• _GOAL OF THE EXERCISE_
Pictures must not appear in the copy. Restate exactly the lines below from the one with "Caribbean coral garden Canvas Print" through the one with "Paulus van Liender", inclusive.

── MATERIAL FOR THIS TASK ──

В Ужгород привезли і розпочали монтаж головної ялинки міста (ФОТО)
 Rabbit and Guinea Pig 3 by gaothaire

───
── MATERIAL FOR THIS TASK ──

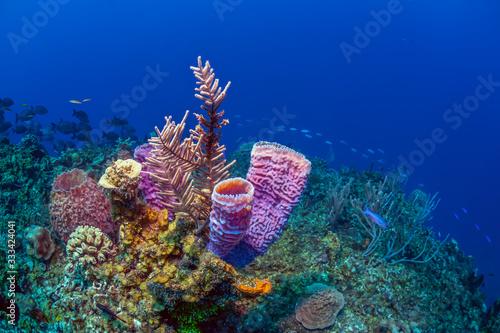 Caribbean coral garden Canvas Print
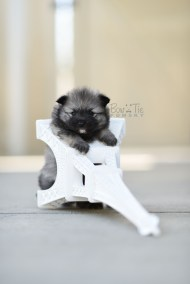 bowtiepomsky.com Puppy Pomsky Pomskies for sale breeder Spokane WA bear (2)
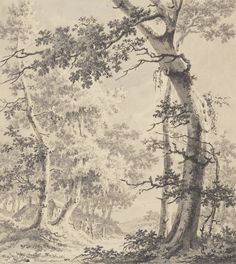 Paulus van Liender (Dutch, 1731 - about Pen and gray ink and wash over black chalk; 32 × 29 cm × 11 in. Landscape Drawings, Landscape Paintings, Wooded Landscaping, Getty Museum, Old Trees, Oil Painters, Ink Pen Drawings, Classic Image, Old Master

───
── MATERIAL FOR THIS TASK ──

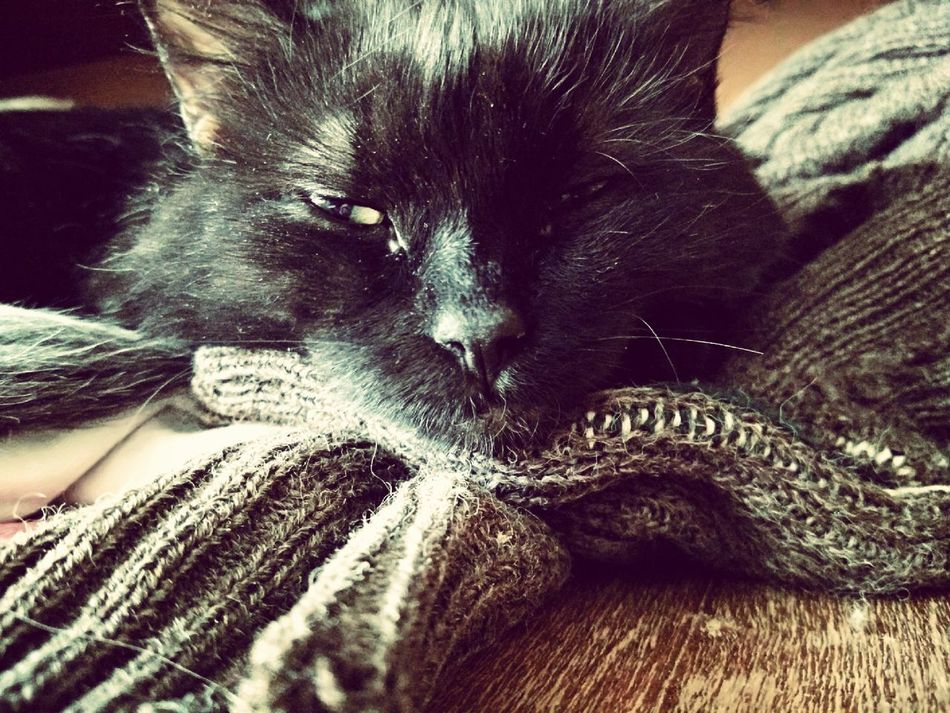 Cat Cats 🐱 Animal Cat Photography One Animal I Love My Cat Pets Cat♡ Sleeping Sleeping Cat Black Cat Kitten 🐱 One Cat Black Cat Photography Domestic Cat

───

• _SOLUTION TO THIS PROBLEM_
 Caribbean coral garden Canvas Print
 bowtiepomsky.com Puppy Pomsky Pomskies for sale breeder Spokane WA bear (2)
 Paulus van Liender (Dutch, 1731 - about Pen and gray ink and wash over black chalk; 32 × 29 cm × 11 in. Landscape Drawings, Landscape Paintings, Wooded Landscaping, Getty Museum, Old Trees, Oil Painters, Ink Pen Drawings, Classic Image, Old Master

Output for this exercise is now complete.